▶ Trecho para leitura
☆ ☆ ☆ ☆ ☆ ☆ ☆
Na verdade, se antes tínhamos a formação escolar como necessária etapa para a base do entusiasmo que não dispensava a reflexão, nos tempos de hoje, que voam céleres, do bebê ao velho –as décadas passam acopladas em anos cada vez mais diminutos– não se pode esperar do “jovem” muita reflexão; não há tempo, ou ele faz já, ou não faz nunca. E, aí, se perde a possibilidade da meditação e do aprimoramento.

É necessário alcançar, o mais depressa possível, o estrelato, a gerência, a diretoria, o aplauso, a riqueza, o espaço. Não se há de admitir o aprendizado, que demande tempo, nem muito menos o eventual fracasso no caminho: todos se entendem suficientemente maduros, para saber o que é melhor; e se assim não ocorrer, a desistência e a partida para outros objetivos, outras possibilidades é o que se descortina.

Lembro de uns versinhos, cujo autor, salvo engano, é anônimo: “O tempo Não me dá tempo/ de bem o tempo fruir/ e nesta falta de tempo/ nem vejo o tempo fugir.”

O que podemos esperar de nosso sistema de ensino, se não observamos o legítimo entusiasmo e a necessária reflexão, edificados no patamar da cultura e na transmissão de velhas lições?

Talvez estejamos produzindo folhas soltas, sem parágrafos coordenados, sem capítulos, sem conexão entre começo, meio e fim. Não depende das novas gerações, mas da divulgação e coordenação pelo Estado, da cultura –amplamente considerada–, que hoje, no Brasil, se encontra apartada das reais necessidades sociais.
☆ ☆ ☆ ☆ ☆ ☆ ☆
▶ Suas tarefas
A. Reescreva de forma mais concisa o parágrafo do trecho que começa com "É necessário alcançar", mantendo os fatos principais.
B. Por favor, transcreva novamente as entradas da listagem desde a linha que contém "Amongst the items" até a linha que contém "183875 millimetres", incluindo ambas.

▶ Listagem
☆ ☆ ☆ ☆ ☆ ☆ ☆
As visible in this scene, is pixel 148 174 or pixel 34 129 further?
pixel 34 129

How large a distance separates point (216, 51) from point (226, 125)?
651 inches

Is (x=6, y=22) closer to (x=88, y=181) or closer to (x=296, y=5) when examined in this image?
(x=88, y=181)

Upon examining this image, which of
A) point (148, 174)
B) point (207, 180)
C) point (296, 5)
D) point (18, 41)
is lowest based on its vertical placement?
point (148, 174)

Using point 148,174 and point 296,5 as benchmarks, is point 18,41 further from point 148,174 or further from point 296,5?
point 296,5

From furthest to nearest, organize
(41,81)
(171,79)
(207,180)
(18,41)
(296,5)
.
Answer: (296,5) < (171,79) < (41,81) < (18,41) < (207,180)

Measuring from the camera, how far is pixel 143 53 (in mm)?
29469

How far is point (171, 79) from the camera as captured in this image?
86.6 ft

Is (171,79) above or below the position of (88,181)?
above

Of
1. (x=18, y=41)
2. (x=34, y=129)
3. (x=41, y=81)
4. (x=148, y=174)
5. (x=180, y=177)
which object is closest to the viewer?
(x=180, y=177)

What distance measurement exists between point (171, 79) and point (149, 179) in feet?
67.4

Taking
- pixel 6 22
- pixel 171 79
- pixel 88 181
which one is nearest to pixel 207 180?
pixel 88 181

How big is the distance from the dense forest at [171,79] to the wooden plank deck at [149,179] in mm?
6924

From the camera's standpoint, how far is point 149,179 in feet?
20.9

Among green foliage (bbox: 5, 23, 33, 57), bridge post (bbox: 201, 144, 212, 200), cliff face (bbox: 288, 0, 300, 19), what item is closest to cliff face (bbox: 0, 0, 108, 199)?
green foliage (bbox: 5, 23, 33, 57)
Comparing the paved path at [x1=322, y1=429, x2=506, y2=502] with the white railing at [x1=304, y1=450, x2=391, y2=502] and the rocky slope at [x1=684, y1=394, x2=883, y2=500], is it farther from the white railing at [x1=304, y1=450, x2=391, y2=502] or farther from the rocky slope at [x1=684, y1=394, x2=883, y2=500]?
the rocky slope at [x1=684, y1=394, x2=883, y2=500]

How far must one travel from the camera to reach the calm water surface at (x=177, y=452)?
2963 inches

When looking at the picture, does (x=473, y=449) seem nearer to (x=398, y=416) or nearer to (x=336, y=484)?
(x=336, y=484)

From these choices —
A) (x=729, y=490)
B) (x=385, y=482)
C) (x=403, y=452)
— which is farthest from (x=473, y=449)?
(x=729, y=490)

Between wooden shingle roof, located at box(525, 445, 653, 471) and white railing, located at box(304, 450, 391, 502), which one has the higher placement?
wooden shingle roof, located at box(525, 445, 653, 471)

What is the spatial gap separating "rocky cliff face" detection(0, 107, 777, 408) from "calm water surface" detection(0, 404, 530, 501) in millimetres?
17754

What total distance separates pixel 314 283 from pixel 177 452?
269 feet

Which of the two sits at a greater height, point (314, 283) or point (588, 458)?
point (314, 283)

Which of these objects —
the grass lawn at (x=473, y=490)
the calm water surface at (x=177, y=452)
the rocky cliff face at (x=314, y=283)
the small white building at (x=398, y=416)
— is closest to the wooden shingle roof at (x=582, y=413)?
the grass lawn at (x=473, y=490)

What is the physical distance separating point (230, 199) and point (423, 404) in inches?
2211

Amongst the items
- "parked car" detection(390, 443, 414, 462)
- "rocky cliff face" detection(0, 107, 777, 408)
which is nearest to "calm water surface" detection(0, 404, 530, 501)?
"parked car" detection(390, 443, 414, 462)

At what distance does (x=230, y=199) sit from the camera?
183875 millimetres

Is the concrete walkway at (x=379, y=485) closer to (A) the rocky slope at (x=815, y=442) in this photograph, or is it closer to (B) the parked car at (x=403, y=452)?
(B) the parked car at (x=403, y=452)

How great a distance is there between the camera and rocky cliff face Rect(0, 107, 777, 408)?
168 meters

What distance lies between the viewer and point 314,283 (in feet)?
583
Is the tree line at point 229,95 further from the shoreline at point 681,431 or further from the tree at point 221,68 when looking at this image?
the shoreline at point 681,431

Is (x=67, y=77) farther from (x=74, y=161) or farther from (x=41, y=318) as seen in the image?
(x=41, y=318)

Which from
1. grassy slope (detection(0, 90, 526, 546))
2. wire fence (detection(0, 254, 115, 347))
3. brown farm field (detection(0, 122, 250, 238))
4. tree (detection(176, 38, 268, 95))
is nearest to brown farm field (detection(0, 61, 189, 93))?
☆ ☆ ☆ ☆ ☆ ☆ ☆
▶ Soluções por tarefa
A. Busca-se chegar o quanto antes ao estrelato, à gerência, à diretoria, ao aplauso, à riqueza e ao espaço. Não se admite um aprendizado que leve tempo nem um eventual fracasso pelo caminho: todos se julgam maduros o bastante para saber o que é melhor e, se isso não acontecer, desistem e partem para outros objetivos e possibilidades.

B.
Amongst the items
- "parked car" detection(390, 443, 414, 462)
- "rocky cliff face" detection(0, 107, 777, 408)
which is nearest to "calm water surface" detection(0, 404, 530, 501)?
"parked car" detection(390, 443, 414, 462)

At what distance does (x=230, y=199) sit from the camera?
183875 millimetres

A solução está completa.